INFORMATION PROVIDED Start Marker
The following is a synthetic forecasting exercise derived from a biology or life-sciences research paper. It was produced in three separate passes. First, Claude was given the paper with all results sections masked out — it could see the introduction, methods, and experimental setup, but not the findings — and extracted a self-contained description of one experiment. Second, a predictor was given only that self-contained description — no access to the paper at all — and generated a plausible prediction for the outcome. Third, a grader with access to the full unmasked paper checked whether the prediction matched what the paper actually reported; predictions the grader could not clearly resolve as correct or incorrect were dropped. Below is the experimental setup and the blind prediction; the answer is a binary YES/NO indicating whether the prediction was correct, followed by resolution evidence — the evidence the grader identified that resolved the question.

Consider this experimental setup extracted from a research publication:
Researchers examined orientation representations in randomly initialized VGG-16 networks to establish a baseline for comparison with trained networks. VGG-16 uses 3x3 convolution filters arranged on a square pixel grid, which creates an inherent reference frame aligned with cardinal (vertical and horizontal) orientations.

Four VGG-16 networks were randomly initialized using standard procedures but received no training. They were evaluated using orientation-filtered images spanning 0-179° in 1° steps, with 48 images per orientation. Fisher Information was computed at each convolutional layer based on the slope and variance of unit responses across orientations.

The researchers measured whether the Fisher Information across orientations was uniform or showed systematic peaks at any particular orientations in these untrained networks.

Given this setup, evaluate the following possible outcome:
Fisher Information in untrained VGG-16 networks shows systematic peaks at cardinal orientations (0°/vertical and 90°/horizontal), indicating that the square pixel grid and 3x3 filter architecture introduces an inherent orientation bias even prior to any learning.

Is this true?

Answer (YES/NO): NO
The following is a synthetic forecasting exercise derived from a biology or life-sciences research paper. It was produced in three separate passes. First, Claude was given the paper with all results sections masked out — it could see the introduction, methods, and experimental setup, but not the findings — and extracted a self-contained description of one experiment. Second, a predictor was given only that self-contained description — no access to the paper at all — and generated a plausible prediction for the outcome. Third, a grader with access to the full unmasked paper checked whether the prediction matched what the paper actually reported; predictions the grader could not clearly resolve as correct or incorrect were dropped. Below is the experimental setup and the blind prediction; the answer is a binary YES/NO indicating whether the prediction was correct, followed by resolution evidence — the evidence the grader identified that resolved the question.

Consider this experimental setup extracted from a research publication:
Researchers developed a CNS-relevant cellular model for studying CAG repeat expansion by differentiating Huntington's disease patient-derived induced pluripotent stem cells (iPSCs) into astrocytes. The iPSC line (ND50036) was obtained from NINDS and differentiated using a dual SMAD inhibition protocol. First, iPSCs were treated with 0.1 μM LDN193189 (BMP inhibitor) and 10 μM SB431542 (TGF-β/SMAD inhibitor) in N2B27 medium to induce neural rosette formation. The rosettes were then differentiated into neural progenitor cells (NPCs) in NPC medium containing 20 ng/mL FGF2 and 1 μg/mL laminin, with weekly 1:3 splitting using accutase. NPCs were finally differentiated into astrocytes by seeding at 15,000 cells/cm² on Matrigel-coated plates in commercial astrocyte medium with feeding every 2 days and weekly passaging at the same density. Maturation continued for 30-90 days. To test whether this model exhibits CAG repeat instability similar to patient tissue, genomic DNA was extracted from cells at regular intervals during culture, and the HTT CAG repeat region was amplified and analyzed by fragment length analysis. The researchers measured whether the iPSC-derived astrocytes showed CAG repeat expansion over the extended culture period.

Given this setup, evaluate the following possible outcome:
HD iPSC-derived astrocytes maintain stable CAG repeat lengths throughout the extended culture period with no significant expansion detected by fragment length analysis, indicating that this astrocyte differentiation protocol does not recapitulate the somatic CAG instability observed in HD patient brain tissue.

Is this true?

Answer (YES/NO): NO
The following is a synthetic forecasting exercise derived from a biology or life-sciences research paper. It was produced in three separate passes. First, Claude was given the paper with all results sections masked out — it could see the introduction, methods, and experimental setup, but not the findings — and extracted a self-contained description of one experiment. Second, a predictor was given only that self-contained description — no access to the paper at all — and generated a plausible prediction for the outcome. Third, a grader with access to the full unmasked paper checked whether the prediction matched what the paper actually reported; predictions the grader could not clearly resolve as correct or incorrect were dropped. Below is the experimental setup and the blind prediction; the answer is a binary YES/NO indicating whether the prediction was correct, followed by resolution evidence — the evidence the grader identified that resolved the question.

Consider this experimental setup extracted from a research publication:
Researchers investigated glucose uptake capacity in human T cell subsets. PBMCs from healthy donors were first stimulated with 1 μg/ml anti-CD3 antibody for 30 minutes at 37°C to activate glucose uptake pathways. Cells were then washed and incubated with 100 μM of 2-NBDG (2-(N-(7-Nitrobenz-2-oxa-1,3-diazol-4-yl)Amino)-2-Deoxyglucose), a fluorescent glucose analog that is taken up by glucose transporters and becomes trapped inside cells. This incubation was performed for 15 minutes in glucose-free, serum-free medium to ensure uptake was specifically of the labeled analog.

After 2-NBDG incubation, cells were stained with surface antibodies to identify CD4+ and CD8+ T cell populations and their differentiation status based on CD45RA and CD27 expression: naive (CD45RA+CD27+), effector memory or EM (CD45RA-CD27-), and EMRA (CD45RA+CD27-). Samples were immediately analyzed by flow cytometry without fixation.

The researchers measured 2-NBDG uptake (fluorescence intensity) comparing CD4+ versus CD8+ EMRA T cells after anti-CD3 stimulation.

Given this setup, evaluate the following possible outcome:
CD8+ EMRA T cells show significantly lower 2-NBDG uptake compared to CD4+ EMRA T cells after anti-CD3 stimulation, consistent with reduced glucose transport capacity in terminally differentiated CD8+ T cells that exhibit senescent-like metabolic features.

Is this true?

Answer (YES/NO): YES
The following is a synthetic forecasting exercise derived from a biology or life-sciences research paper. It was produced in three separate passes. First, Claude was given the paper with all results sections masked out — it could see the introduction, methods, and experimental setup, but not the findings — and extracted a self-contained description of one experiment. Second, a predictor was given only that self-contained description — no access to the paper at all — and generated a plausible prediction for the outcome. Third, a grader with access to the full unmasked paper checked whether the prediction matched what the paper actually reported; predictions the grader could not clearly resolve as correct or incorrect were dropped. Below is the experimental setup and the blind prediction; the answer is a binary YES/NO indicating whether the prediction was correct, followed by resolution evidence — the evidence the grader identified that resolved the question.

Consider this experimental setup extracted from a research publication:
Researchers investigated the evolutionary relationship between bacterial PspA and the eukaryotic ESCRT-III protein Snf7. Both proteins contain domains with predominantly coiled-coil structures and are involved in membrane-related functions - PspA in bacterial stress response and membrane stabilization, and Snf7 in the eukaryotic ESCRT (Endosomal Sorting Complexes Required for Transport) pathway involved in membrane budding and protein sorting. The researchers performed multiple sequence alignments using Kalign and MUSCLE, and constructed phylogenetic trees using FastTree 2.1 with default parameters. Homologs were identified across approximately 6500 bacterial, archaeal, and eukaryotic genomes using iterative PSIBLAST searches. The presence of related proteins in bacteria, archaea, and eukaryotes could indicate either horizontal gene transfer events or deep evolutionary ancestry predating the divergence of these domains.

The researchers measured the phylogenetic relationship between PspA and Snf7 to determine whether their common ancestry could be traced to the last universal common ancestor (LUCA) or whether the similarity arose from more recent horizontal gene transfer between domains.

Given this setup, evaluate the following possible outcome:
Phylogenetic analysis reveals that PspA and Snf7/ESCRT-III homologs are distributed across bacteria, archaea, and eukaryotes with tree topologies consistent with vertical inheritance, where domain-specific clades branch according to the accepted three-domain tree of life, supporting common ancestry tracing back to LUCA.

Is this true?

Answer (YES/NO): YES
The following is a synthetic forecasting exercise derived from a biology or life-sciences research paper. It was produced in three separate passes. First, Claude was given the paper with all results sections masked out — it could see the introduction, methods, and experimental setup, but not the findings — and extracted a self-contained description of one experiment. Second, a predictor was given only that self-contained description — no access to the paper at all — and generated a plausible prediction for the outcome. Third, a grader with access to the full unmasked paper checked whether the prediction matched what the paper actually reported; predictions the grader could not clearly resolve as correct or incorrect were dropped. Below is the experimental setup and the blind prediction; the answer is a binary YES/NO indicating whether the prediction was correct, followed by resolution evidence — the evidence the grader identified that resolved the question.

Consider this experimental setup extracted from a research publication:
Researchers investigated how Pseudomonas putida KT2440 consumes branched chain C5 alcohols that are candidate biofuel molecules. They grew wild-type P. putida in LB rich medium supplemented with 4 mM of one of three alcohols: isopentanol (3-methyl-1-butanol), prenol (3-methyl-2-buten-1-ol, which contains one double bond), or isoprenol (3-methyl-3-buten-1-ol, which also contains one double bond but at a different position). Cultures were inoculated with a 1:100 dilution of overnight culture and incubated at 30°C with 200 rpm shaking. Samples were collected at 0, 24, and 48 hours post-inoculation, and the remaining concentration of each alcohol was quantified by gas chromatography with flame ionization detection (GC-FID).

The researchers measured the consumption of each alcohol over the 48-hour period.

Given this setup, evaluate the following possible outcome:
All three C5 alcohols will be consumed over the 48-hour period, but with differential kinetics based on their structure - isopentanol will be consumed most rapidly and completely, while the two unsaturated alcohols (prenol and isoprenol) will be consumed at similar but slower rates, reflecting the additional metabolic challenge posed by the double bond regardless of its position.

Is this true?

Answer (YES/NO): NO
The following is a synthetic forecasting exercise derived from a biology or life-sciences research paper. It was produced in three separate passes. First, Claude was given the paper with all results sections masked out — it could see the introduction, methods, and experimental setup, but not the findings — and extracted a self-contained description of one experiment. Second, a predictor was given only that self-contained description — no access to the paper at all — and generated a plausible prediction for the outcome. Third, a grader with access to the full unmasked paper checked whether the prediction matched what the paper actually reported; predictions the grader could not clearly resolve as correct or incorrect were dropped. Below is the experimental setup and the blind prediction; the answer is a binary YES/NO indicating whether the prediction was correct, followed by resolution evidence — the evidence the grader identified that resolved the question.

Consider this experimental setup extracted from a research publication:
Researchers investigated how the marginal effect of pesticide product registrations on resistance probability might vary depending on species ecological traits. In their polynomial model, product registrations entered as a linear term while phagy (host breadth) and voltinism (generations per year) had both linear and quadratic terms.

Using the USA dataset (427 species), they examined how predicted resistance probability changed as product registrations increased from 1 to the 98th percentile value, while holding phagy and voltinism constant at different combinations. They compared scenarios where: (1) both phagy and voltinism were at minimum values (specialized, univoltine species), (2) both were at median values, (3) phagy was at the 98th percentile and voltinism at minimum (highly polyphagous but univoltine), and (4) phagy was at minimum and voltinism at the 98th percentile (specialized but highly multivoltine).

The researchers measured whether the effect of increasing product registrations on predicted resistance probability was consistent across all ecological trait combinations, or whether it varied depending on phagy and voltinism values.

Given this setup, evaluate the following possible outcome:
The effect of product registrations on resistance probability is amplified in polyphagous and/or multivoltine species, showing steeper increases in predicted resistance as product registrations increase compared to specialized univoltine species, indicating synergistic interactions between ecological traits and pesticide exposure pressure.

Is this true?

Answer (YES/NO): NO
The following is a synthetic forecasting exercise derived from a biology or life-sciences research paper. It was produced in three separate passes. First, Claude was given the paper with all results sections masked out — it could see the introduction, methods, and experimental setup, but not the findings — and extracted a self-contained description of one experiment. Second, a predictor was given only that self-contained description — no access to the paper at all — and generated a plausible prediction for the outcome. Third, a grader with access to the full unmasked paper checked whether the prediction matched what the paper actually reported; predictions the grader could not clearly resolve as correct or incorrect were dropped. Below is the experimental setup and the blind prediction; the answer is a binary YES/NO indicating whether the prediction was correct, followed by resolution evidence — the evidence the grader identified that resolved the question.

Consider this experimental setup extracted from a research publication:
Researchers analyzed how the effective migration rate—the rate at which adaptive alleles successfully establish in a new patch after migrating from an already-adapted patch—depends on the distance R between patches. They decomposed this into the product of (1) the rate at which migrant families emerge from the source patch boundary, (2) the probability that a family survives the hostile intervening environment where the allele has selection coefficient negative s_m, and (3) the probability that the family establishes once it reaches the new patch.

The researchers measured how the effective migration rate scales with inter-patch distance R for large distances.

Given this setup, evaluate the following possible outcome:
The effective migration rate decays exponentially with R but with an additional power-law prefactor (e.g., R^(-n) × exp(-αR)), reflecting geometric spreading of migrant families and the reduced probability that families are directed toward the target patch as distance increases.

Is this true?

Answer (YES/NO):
INFORMATION PROVIDED End Marker
» **AIM OF THE TASK**: Reproduce only the lines between the line containing "The effective migration rate decays" and the last line of the records, those two lines included, exactly.

» **FINAL ANSWER**:
The effective migration rate decays exponentially with R but with an additional power-law prefactor (e.g., R^(-n) × exp(-αR)), reflecting geometric spreading of migrant families and the reduced probability that families are directed toward the target patch as distance increases.

Is this true?

Answer (YES/NO):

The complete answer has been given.